Data records —
◆ ◆ ◆

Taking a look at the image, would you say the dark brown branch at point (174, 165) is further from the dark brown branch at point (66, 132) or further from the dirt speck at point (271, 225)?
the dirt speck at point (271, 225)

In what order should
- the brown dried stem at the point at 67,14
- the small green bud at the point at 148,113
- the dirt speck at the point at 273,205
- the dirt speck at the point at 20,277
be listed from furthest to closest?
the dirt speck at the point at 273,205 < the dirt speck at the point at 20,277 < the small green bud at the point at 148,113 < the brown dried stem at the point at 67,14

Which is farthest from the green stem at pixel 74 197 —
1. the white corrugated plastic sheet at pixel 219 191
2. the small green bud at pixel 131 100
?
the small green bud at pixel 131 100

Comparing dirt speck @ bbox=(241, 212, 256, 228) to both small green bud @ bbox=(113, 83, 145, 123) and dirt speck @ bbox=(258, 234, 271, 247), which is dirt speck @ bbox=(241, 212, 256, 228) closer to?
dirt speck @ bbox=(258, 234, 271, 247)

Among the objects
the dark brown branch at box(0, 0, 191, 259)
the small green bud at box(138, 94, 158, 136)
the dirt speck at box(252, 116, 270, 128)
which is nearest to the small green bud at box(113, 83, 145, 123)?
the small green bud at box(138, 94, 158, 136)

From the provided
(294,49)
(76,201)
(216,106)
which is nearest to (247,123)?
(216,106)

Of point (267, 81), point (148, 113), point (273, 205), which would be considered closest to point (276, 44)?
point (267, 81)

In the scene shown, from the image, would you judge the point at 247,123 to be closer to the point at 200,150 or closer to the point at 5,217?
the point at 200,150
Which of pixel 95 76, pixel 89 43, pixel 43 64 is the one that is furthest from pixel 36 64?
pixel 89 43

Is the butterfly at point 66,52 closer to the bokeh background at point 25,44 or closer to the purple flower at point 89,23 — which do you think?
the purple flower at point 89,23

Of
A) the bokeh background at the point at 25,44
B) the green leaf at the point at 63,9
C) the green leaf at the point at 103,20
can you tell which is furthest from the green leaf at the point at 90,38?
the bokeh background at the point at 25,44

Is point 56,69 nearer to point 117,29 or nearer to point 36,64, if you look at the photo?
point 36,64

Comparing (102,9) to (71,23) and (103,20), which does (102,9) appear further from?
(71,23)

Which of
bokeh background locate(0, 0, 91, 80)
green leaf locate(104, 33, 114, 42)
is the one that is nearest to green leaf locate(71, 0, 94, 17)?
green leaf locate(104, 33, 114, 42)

◆ ◆ ◆

Exercise details — Output the entries verbatim.

Response —
Taking a look at the image, would you say the dark brown branch at point (174, 165) is further from the dark brown branch at point (66, 132) or further from the dirt speck at point (271, 225)?
the dirt speck at point (271, 225)

In what order should
- the brown dried stem at the point at 67,14
- the small green bud at the point at 148,113
- the dirt speck at the point at 273,205
- the dirt speck at the point at 20,277
be listed from furthest to closest?
the dirt speck at the point at 273,205 < the dirt speck at the point at 20,277 < the small green bud at the point at 148,113 < the brown dried stem at the point at 67,14

Which is farthest from the green stem at pixel 74 197 —
1. the white corrugated plastic sheet at pixel 219 191
2. the small green bud at pixel 131 100
?
the small green bud at pixel 131 100

Comparing dirt speck @ bbox=(241, 212, 256, 228) to both small green bud @ bbox=(113, 83, 145, 123) and dirt speck @ bbox=(258, 234, 271, 247), which is dirt speck @ bbox=(241, 212, 256, 228) closer to?
dirt speck @ bbox=(258, 234, 271, 247)

Among the objects
the dark brown branch at box(0, 0, 191, 259)
the small green bud at box(138, 94, 158, 136)
the dirt speck at box(252, 116, 270, 128)
which is nearest to the small green bud at box(113, 83, 145, 123)?
the small green bud at box(138, 94, 158, 136)

From the provided
(294,49)
(76,201)
(216,106)
which is nearest to (247,123)?
(216,106)

Of point (267, 81), point (148, 113), point (273, 205), which would be considered closest to point (276, 44)?
point (267, 81)

In the scene shown, from the image, would you judge the point at 247,123 to be closer to the point at 200,150 or closer to the point at 5,217?
the point at 200,150
Which of pixel 95 76, pixel 89 43, pixel 43 64 is the one that is furthest from pixel 36 64?
pixel 89 43

Is the butterfly at point 66,52 closer to the bokeh background at point 25,44 or closer to the purple flower at point 89,23 — which do you think?
the purple flower at point 89,23

Of
A) the bokeh background at the point at 25,44
B) the green leaf at the point at 63,9
C) the green leaf at the point at 103,20
can you tell which is furthest from the green leaf at the point at 90,38?
the bokeh background at the point at 25,44

Is point 56,69 nearer to point 117,29 or nearer to point 36,64, if you look at the photo?
point 36,64

Comparing (102,9) to (71,23) and (103,20), which does (102,9) appear further from?
(71,23)

Which of
bokeh background locate(0, 0, 91, 80)
green leaf locate(104, 33, 114, 42)
is the one that is nearest to green leaf locate(71, 0, 94, 17)?
green leaf locate(104, 33, 114, 42)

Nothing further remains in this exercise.